• **Extracted text**:
Uhm... I just have to say... 

I decided to just get more PVC pipes to make a new jump altogether. A dog trainer can't have too many pieces of pvc lying around, right? 

So I bought three 5' lengths (sides and the middle) and four 2' lengths. And T joints to go with that. I may go back to buy a (+) joint and a couple more 2' lengths if the jump isn't stable enough as it is.

And then I got white vinyl siding cut to 5' lengths. I didn't measure how wide it is, but it looks like 8" to me. I have enough for 16" and in theory I could position that so I have a 24" jump (or I could go back and buy more). 

And I bought industrial strength velcro to make the vinyl siding stick to the jump. 

The whole thing was $19. 

That I can handle until next year when we buy something a bit more solid. <- I might even wait until spring when we can keep and store it outside vs practicing indoors.


----------



## Sally's Mom (Sep 20, 2010)

Thru the years, I have had a set of wooden not painted jumps and the practijumps. Additionally. I have really easy homemade ones, that are essentially bar jumps. I put a towel over them to make them a high jump. The jumps in the show ring have never been an issue when I've trained with mine. The key for mine is jumping at many places so they generalize.


----------



## DNL2448 (Feb 13, 2009)

Megora said:


> Uhm... I just have to say...
> 
> I decided to just get more PVC pipes to make a new jump altogether. A dog trainer can't have too many pieces of pvc lying around, right?
> 
> ...


That is exactly how I made my PVC high jump. Works great!


----------



## BeckyB (Jan 21, 2008)

I have the PVC jump set from J & J and the PVC set from Max 200
Both are 4` because they are lighter and easier to transport, My dog does not know the difference from the 5` jumps at shows.

J & J jumps i leave at home because they are harder to take apart, I transport the max 200 jumps because they attach with velcro.

They are both nice sets and last a long time.


----------



## Megora (Jun 7, 2010)

DNL2448 said:


> That is exactly how I made my PVC high jump. Works great!


I did just make a few alterations yesterday and I had to go back to the store to buy more joints to make it more steady. And I pulled my little tree saw out. 

The bars on the sides I cut down to 3 feet vs 5 feet. 

The jump bar I trimmed down to a smidgeon less than 4 feet at 46 inches.

I added another "across" bar (also 46") for the bottom of the jump. This is to provide stability for the jump. 

And I cut the 2 foot pieces of pvc that I used for the "legs" in half so the jump is only 2 feet wide vs 4 feet wide. 

This means I have to cut the vinyl siding down to fit before I stick the velcro on - I just need to find my wire/hardware cloth clippers to do that job. 

The good news is that since I cut the jump down a bit, it all can be taken apart, rubberbanded together, and stored in my bedroom closet without taking up any room. 

While shopping at Home Depot (I LOVE that store), I found some lightweight wooden dowels that I think are for fancy staircases? They were a $1 each. I thought that if I find a couple blocks of wood at home (I'm sure we have some), I can glue the dowels on them for stability and use them as the sides of another high jump jump. If I'm using velcro for the panels, it doesn't matter what kind of material I use for the sides.


----------



## DNL2448 (Feb 13, 2009)

I would love to see a picture!

Also, on my PVC jumps, I cut a slit in the T's holding the uprights on each side. I put a screw into it so you can fold the jump down easily for storage.


----------



## Megora (Jun 7, 2010)

As requested - pics of the temporary jump...  

Here is how I will store it in between training sessions -










Here's Jacks sitting in a wait behind his newly assembled jump. It's bugging me that I velcroed the top panel slightly crooked for these pics. Oh and the flash is making his face look whiter than it is + the glowy eyes. Plus, I think that Ghost Hunters would LOVE all the dust orbs showing up in these pics. 










Jumping, jumping...










My favorite pic (hence the heart) -




























*** I have the jump set at 20" in these shots.


----------

• **Job 1**:
Answer these questions from the forum thread on homemade PVC jumps:
(a) What did the first jump cost in total?
(b) To what length were the bars on the sides cut down?
(c) At what height is the jump set in the shots of the temporary jump?
• **Job 2**:
Duplicate the passage of the forum thread on homemade PVC jumps that opens with the words containing "So I bought" and closes with "vs practicing indoors.".
The listing that follows was taken from a separate source.

• **Given information**:
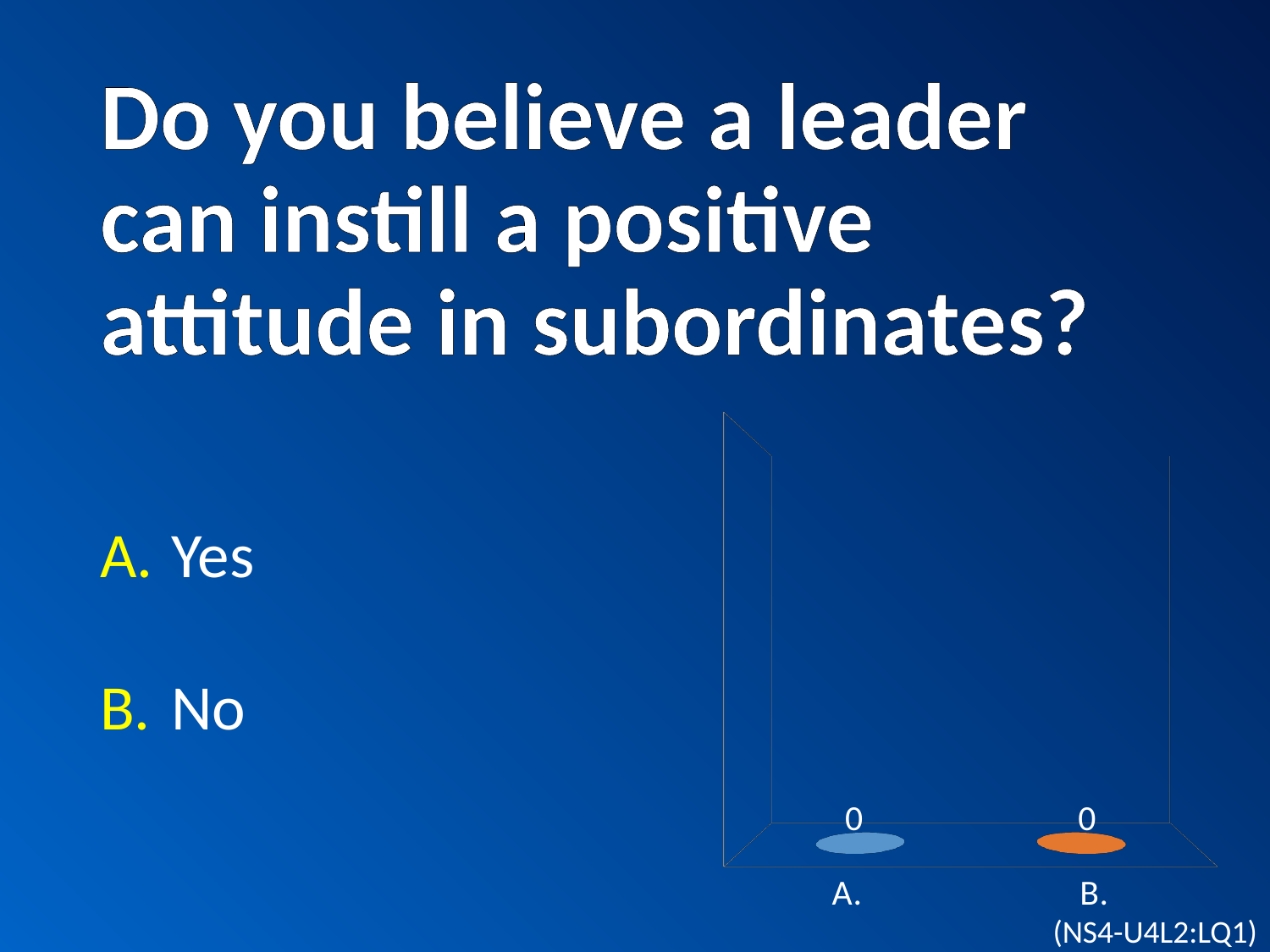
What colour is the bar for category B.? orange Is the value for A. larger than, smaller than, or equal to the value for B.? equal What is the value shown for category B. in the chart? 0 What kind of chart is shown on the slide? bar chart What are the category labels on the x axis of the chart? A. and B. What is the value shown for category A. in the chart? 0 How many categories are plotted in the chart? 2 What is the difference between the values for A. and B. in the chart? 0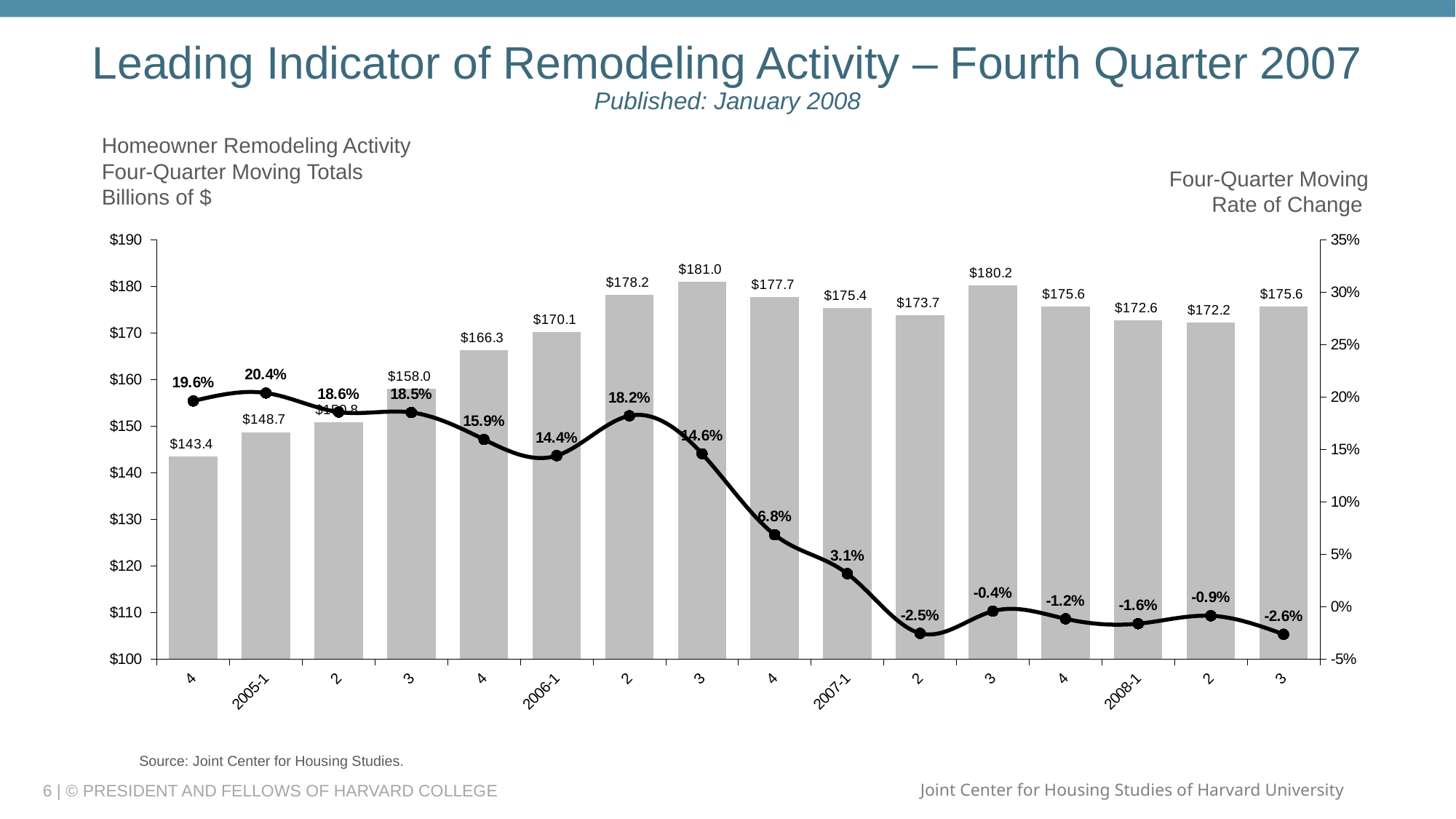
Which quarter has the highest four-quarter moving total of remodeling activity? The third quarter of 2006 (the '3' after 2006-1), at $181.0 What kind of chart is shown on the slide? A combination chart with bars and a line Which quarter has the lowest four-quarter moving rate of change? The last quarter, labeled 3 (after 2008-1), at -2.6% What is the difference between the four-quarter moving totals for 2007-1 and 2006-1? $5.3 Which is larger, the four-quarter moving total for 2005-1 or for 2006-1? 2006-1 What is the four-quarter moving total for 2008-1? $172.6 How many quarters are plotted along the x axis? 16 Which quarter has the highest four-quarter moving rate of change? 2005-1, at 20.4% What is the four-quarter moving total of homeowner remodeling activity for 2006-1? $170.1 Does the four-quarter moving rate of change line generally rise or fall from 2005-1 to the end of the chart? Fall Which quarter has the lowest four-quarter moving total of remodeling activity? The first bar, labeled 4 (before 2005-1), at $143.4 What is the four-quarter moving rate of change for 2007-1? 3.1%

• **Answer box 1**:
(a) $19
(b) 3 feet
(c) 20"

• **Answer box 2**:
So I bought three 5' lengths (sides and the middle) and four 2' lengths. And T joints to go with that. I may go back to buy a (+) joint and a couple more 2' lengths if the jump isn't stable enough as it is.

And then I got white vinyl siding cut to 5' lengths. I didn't measure how wide it is, but it looks like 8" to me. I have enough for 16" and in theory I could position that so I have a 24" jump (or I could go back and buy more). 

And I bought industrial strength velcro to make the vinyl siding stick to the jump. 

The whole thing was $19. 

That I can handle until next year when we buy something a bit more solid. <- I might even wait until spring when we can keep and store it outside vs practicing indoors.